Victorian Book Report: The Essential Handbook of Victorian Etiquette
Point in this book’s favor: it’s a reprint compliation of material dating to 1873-1890. Ergo, genuine Victorian-period advice on how to behave.
Point against this book’s favor: it’s American advice, which I was not able to tell when I ordered it.
Still, I find it helpful; Hill, the original writer, describes certain scenarios in ways that jibe with my impressions for the other side of the pond, while fleshing them out such that I can better understand the proper (or improper) behavior. So I feel I can use it, with caution.
Much to my surprise, he even gets a few random proto-feminist brownie points.
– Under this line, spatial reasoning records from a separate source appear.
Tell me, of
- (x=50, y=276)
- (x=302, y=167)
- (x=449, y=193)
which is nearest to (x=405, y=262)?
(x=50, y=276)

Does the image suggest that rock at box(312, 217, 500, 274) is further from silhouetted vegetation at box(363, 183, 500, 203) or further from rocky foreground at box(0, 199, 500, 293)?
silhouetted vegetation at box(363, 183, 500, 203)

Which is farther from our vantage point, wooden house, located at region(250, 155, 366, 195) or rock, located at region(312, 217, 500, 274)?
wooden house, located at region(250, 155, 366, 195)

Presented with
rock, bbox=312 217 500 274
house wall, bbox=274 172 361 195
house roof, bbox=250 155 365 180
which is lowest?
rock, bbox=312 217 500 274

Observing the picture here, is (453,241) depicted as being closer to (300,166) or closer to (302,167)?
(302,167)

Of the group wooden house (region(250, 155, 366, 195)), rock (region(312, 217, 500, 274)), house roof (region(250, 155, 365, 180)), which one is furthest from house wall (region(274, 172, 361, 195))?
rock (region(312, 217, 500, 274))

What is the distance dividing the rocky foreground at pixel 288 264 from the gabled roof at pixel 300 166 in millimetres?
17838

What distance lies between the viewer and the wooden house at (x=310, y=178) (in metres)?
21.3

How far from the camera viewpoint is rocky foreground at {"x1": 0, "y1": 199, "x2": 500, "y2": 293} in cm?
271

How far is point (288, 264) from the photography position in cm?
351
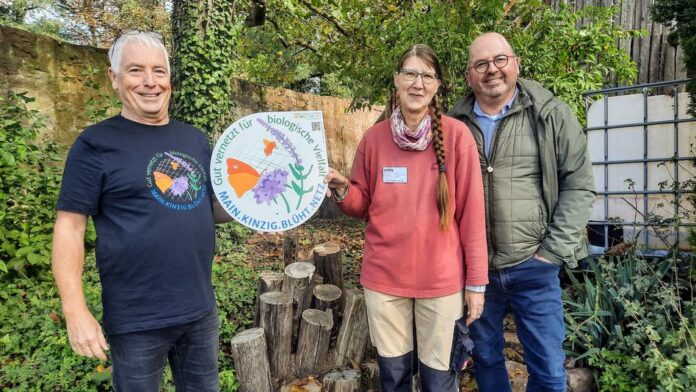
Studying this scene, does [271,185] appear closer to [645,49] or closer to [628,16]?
[645,49]

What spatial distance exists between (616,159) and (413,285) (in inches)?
128

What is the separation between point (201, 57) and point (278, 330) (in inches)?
140

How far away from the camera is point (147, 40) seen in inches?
66.5

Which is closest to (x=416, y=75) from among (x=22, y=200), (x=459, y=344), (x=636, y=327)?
(x=459, y=344)

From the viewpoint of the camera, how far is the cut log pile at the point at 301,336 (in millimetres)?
2838

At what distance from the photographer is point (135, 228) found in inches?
63.7

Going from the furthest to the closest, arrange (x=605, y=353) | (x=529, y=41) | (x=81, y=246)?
(x=529, y=41), (x=605, y=353), (x=81, y=246)

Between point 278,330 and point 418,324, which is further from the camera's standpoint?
point 278,330

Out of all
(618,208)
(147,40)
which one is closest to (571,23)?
(618,208)

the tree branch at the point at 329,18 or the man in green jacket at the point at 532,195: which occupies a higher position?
the tree branch at the point at 329,18

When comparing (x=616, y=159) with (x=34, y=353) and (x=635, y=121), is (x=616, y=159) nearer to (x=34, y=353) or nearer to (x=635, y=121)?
(x=635, y=121)

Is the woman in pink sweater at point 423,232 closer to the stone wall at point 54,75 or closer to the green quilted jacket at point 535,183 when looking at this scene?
the green quilted jacket at point 535,183

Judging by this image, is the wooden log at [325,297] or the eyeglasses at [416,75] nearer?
the eyeglasses at [416,75]

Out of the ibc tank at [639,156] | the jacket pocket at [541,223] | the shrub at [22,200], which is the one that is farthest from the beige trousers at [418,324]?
the shrub at [22,200]
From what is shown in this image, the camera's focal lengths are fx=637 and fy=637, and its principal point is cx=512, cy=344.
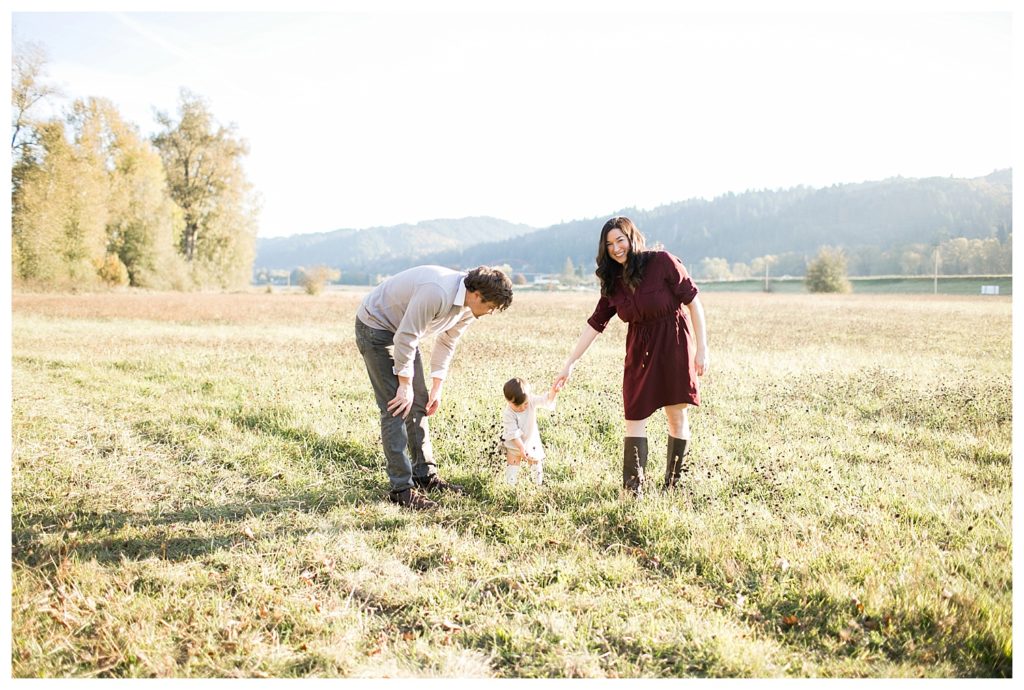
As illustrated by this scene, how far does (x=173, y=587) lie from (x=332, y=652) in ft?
4.34

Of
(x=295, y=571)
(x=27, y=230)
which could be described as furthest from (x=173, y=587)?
(x=27, y=230)

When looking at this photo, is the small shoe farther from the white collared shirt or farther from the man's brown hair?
the man's brown hair

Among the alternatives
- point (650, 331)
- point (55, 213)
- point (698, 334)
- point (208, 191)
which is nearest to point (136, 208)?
point (208, 191)

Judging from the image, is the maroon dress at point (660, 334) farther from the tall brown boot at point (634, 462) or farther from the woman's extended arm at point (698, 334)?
the tall brown boot at point (634, 462)

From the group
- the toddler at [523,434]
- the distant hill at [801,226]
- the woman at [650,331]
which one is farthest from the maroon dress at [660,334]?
the distant hill at [801,226]

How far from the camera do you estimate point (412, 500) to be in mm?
5172

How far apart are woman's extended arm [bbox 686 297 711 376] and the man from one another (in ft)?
4.84

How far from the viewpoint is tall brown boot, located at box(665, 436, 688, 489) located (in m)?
5.32

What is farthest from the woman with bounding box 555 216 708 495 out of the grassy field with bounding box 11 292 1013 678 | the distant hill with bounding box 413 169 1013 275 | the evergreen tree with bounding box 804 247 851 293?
the distant hill with bounding box 413 169 1013 275

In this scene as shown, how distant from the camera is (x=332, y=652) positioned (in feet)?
10.5

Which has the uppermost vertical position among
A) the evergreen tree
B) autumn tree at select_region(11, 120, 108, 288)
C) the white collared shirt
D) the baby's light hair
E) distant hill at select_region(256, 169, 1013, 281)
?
distant hill at select_region(256, 169, 1013, 281)

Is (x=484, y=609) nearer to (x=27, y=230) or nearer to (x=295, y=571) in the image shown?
(x=295, y=571)

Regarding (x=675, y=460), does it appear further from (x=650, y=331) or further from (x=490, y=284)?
(x=490, y=284)

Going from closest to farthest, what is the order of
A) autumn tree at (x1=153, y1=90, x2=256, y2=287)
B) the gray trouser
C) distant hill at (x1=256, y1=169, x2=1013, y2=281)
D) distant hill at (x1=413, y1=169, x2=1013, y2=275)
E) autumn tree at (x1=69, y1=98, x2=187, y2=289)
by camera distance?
the gray trouser → autumn tree at (x1=69, y1=98, x2=187, y2=289) → autumn tree at (x1=153, y1=90, x2=256, y2=287) → distant hill at (x1=256, y1=169, x2=1013, y2=281) → distant hill at (x1=413, y1=169, x2=1013, y2=275)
I was highly entertained that “Professor Hill’s Guide to Love and Marriage” begins with a few paragraphs reassuring the reader that there’s nothing wrong in these modern days with being an “old maid” — indeed, women’s opportunities nowadays are so diverse that there’s really no reason to get married unless you actually find someone suitable that you like. (Professor Hill’s Guide to Love and Marriage: don’t do it!) He also claims that when the financial failure of a marriage is blamed on the wife’s imprudent spending, it’s usually because the husband never told the wife they were in monetary straits; properly informed wives, he (rather optimistically) says, will always keep within the family’s means. I frowned a bit when he advised wives that some nights their husbands may come home from a hard day at the office and carry on in the same autocratic manner they use with their employees, and it’s just best to suck it up — but then he went on to advise husbands that sometimes their wives’ “variable condition of health” may put her in a bad mood, and then it’s just best to overlook it and carry on. The sauce which is good for the goose is, indeed, also good for the gander, and that pleases me.
(In fact, the only place I caught him being noticeably one-sided, he did so in favor of women: husbands should, he recommends, keep their wives well-informed as to their business affairs, and take their prudent advice — but stay the hell out of affairs of household management.)
It’s a small book, half taken up with illustrations, but some of those go with the text: a dinner scene, for example, illustrating a bunch of examples of What Not To Do, with helpful annotations. Not a hugely informative resource, but entertaining and quick to read.